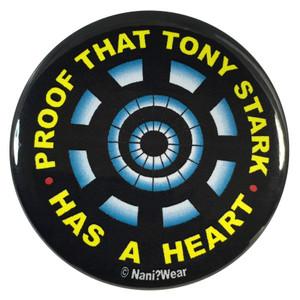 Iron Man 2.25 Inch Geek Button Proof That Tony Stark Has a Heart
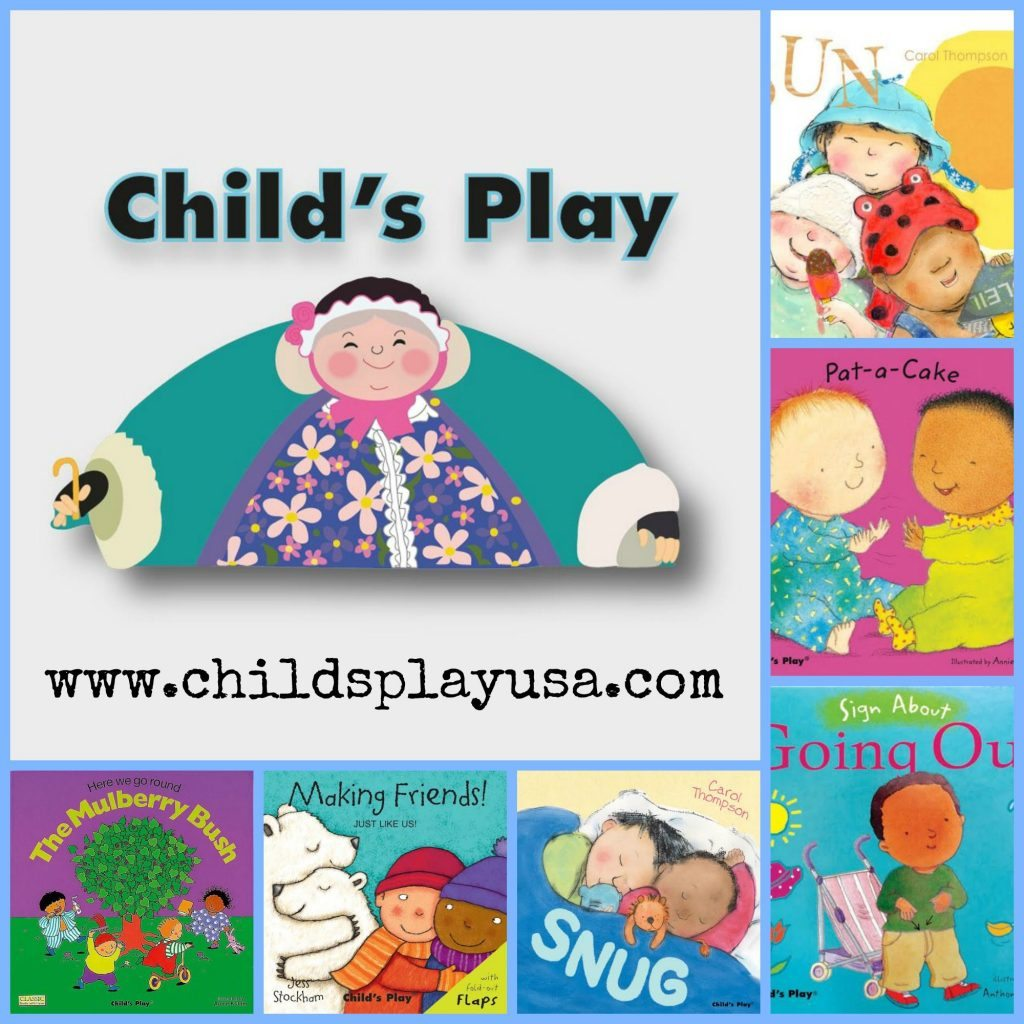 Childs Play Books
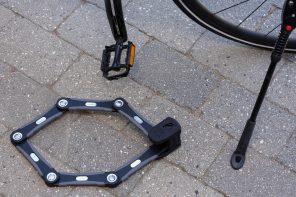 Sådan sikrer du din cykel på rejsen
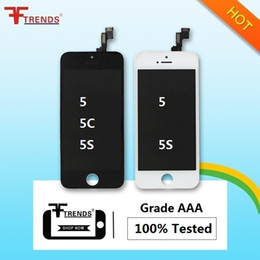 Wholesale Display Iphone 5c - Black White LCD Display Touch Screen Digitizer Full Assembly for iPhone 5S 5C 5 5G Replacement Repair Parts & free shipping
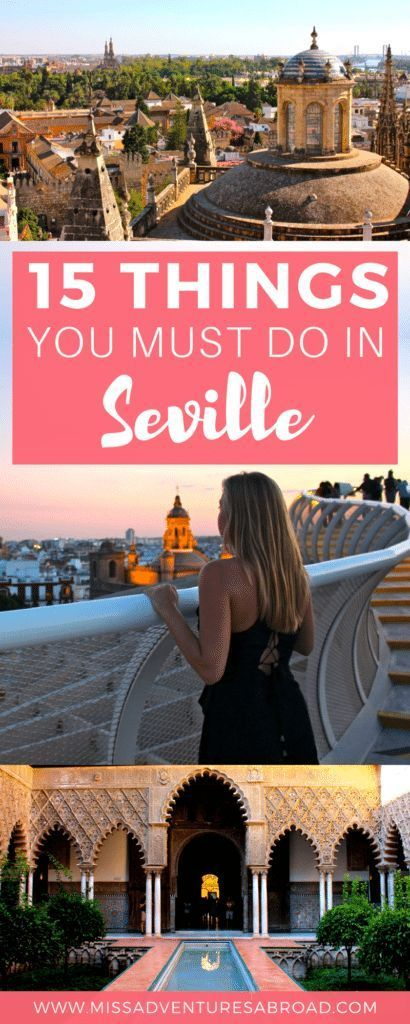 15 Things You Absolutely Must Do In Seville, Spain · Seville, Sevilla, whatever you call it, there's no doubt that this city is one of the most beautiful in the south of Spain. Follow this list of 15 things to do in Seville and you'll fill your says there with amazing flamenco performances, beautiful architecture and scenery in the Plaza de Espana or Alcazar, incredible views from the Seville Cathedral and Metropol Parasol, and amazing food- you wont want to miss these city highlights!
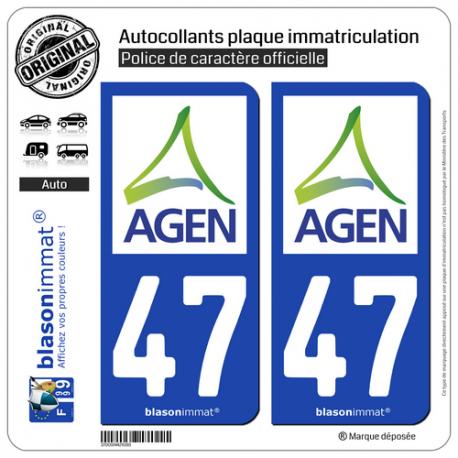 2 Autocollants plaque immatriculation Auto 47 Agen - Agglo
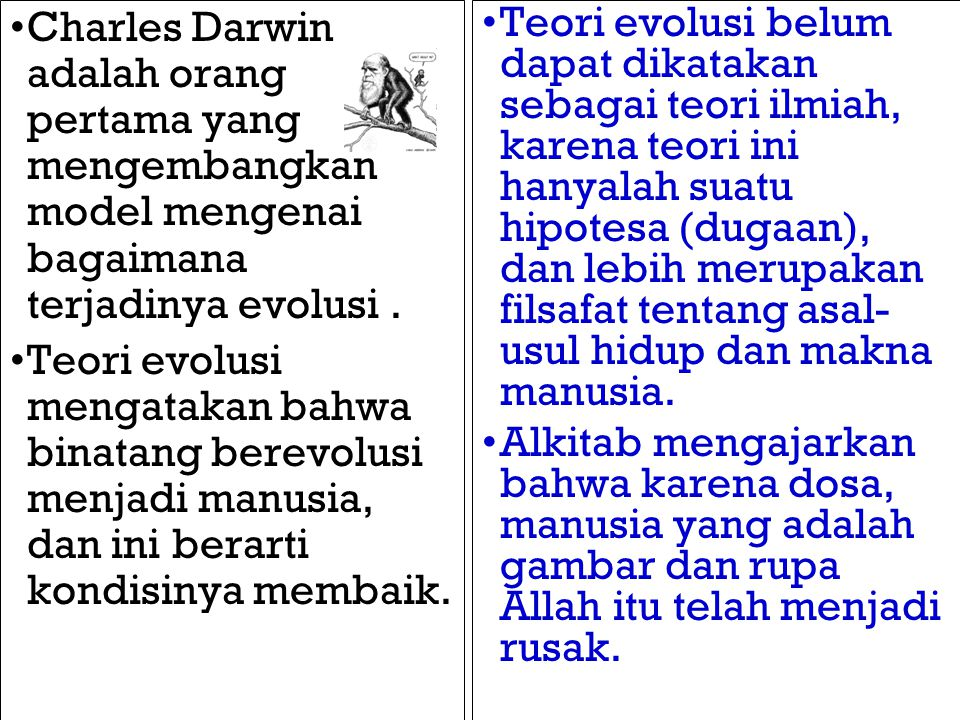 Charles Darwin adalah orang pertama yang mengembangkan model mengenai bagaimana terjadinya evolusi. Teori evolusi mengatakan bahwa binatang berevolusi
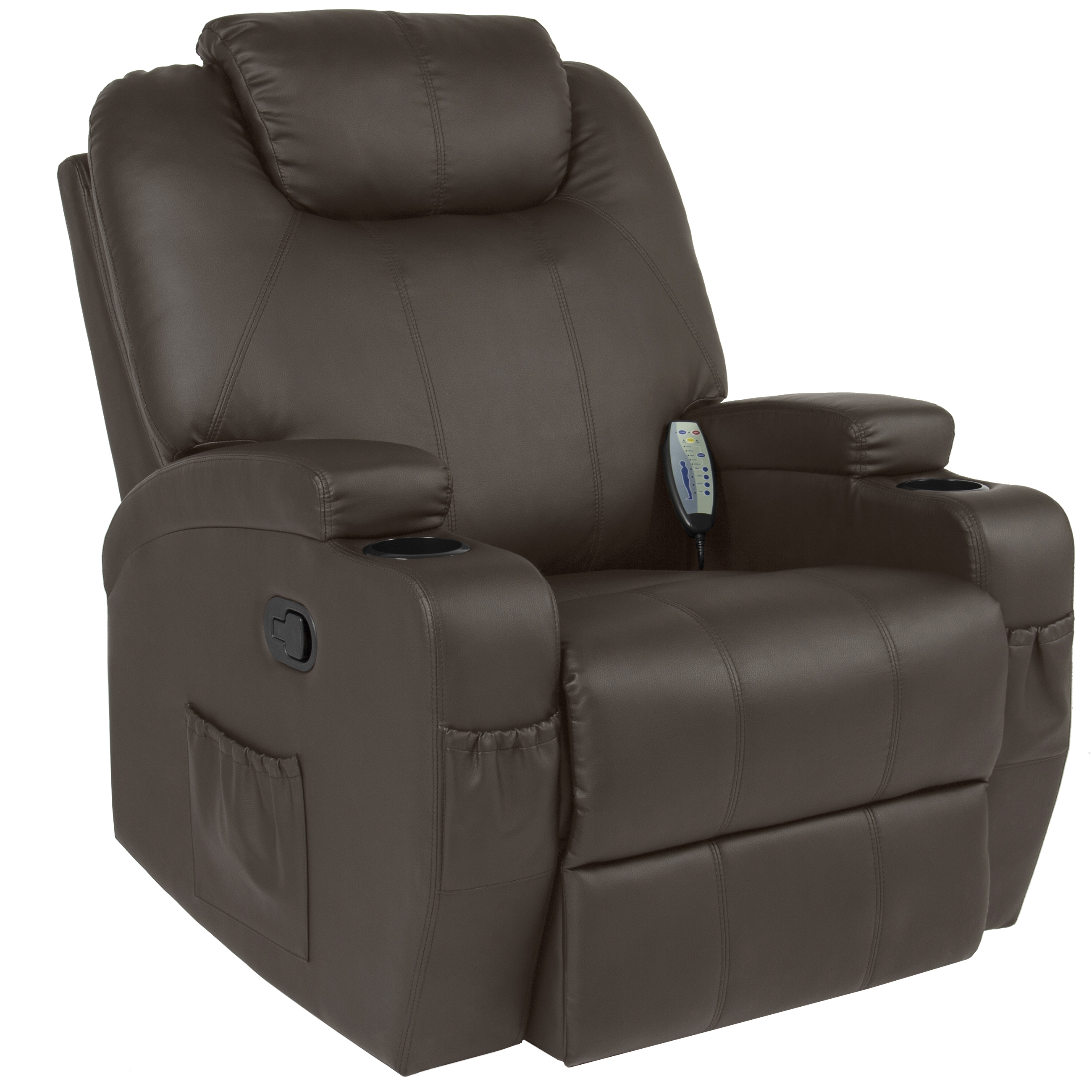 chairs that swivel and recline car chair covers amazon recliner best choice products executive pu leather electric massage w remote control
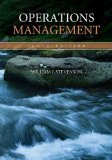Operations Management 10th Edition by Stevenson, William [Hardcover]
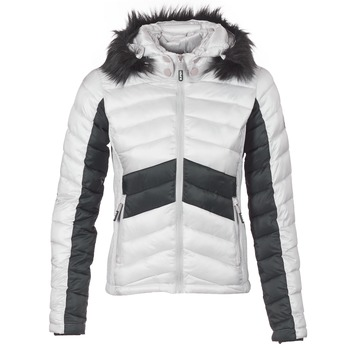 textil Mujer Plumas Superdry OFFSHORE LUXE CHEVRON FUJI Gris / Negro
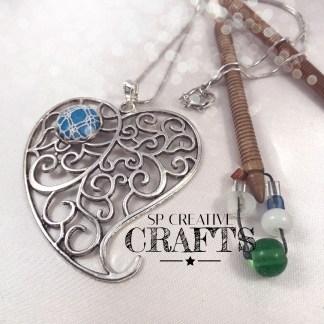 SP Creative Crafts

▬▬▬

*Task directions*
Restate the material above word for word, omitting the pictures.

*Task answer*
 Iron Man 2.25 Inch Geek Button Proof That Tony Stark Has a Heart
 Childs Play Books
 Sådan sikrer du din cykel på rejsen
 Wholesale Display Iphone 5c - Black White LCD Display Touch Screen Digitizer Full Assembly for iPhone 5S 5C 5 5G Replacement Repair Parts & free shipping
 15 Things You Absolutely Must Do In Seville, Spain · Seville, Sevilla, whatever you call it, there's no doubt that this city is one of the most beautiful in the south of Spain. Follow this list of 15 things to do in Seville and you'll fill your says there with amazing flamenco performances, beautiful architecture and scenery in the Plaza de Espana or Alcazar, incredible views from the Seville Cathedral and Metropol Parasol, and amazing food- you wont want to miss these city highlights!
 2 Autocollants plaque immatriculation Auto 47 Agen - Agglo
 Charles Darwin adalah orang pertama yang mengembangkan model mengenai bagaimana terjadinya evolusi. Teori evolusi mengatakan bahwa binatang berevolusi
 chairs that swivel and recline car chair covers amazon recliner best choice products executive pu leather electric massage w remote control
Operations Management 10th Edition by Stevenson, William [Hardcover]
 textil Mujer Plumas Superdry OFFSHORE LUXE CHEVRON FUJI Gris / Negro
 SP Creative Crafts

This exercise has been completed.